[Saved entries]
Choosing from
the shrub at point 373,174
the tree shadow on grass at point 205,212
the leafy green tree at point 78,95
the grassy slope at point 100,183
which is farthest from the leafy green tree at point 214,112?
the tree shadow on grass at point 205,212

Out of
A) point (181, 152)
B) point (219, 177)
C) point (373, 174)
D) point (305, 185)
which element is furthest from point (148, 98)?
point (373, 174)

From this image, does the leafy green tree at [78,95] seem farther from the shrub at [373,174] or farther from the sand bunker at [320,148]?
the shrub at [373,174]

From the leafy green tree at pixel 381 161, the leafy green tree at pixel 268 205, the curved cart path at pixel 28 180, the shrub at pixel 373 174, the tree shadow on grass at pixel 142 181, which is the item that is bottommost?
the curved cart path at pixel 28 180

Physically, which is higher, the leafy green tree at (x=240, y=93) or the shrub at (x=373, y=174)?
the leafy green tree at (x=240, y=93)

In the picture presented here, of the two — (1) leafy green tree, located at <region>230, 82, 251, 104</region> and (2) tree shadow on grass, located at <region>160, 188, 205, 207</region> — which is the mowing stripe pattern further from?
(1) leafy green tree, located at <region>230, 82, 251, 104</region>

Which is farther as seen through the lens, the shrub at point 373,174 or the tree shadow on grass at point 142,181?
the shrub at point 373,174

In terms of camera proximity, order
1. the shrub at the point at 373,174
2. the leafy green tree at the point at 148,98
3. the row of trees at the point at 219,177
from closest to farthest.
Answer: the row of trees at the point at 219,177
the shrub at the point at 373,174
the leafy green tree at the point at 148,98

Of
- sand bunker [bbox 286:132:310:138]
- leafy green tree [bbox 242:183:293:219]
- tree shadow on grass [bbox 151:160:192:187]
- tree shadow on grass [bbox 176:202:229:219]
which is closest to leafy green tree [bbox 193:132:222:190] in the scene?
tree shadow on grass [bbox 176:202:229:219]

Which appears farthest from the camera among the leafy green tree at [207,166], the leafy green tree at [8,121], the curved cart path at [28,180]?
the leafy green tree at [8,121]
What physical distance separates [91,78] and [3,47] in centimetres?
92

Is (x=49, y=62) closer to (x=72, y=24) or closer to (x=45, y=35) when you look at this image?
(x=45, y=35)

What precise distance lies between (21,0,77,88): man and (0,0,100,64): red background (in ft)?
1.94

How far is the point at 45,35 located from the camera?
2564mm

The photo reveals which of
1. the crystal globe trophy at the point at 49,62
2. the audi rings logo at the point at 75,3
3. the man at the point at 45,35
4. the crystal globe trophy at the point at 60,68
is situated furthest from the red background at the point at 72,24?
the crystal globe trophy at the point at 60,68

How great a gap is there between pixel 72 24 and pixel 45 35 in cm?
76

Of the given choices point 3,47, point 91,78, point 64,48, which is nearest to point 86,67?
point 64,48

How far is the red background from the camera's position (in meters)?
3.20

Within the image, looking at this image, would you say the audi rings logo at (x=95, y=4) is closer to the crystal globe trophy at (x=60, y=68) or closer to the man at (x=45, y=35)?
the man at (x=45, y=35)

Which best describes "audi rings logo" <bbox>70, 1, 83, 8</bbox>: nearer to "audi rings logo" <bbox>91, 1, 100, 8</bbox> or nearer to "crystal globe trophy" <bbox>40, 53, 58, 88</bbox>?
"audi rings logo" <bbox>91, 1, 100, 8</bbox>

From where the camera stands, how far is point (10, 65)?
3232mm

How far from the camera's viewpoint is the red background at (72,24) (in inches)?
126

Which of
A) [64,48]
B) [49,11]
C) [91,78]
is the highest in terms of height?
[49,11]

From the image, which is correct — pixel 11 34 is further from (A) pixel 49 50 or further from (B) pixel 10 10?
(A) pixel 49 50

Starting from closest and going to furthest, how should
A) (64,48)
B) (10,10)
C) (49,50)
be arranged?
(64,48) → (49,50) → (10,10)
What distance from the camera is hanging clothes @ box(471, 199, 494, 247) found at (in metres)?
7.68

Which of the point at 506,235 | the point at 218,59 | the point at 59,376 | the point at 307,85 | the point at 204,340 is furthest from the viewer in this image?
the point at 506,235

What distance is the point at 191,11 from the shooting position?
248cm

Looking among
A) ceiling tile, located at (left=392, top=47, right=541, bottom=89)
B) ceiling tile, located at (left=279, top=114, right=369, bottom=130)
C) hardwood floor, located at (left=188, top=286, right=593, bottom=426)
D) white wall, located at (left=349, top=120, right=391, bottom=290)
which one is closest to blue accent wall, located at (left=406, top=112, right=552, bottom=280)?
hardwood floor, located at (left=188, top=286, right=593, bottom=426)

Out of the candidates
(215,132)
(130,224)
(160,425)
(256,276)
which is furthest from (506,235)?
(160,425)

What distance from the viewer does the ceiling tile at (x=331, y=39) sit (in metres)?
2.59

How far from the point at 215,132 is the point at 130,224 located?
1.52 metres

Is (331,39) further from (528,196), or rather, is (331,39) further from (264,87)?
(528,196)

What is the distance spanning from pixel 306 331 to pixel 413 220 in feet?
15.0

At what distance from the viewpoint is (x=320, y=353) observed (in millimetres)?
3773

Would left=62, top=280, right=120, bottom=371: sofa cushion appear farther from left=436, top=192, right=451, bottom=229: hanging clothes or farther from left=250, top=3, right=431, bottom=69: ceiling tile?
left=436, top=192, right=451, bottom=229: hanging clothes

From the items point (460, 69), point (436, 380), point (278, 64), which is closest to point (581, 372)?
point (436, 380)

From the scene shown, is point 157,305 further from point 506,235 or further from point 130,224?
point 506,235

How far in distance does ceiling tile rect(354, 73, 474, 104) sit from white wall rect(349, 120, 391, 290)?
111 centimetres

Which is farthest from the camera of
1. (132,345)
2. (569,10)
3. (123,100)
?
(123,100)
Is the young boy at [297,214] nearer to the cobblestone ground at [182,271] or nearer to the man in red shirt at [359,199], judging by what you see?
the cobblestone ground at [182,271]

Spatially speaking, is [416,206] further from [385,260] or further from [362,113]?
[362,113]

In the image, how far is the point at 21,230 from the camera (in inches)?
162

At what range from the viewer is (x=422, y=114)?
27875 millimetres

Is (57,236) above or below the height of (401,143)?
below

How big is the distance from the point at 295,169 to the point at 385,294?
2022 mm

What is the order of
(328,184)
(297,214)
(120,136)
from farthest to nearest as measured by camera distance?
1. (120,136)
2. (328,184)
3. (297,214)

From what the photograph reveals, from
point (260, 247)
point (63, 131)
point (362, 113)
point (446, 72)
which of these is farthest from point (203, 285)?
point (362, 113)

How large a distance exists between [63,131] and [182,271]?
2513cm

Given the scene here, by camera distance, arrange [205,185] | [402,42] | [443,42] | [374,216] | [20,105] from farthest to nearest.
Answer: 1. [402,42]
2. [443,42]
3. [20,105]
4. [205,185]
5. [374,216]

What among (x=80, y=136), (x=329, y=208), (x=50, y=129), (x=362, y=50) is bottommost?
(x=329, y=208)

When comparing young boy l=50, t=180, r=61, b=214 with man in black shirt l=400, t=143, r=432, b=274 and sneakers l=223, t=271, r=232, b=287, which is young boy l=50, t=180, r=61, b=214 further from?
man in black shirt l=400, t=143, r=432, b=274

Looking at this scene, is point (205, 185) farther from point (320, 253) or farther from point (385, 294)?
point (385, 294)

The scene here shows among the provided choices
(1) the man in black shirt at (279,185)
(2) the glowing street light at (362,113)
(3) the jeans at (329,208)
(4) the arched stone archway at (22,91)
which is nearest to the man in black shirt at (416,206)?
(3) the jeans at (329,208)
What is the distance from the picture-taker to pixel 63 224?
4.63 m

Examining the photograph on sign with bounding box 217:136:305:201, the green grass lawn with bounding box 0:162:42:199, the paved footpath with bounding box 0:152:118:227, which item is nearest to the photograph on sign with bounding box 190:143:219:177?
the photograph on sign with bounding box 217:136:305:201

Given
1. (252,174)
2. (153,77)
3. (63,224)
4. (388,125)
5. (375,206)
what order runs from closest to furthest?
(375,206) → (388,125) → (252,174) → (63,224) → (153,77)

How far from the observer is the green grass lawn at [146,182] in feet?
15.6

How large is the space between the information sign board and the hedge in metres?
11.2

* _EXERCISE AIM_: Your task is to return, exactly and on their own, the lines from the one containing "What is the distance from" through the last line of the listing.

* _SOLUTION FOR THIS PROBLEM_:
What is the distance from the picture-taker to pixel 63 224?
4.63 m

Examining the photograph on sign with bounding box 217:136:305:201, the green grass lawn with bounding box 0:162:42:199, the paved footpath with bounding box 0:152:118:227, which item is nearest to the photograph on sign with bounding box 190:143:219:177?
the photograph on sign with bounding box 217:136:305:201

Given
1. (252,174)
2. (153,77)
3. (63,224)
4. (388,125)
5. (375,206)
what order runs from closest to furthest?
(375,206) → (388,125) → (252,174) → (63,224) → (153,77)

How far from the observer is the green grass lawn at [146,182] in feet?
15.6

How large is the space between the information sign board and the hedge in metres?
11.2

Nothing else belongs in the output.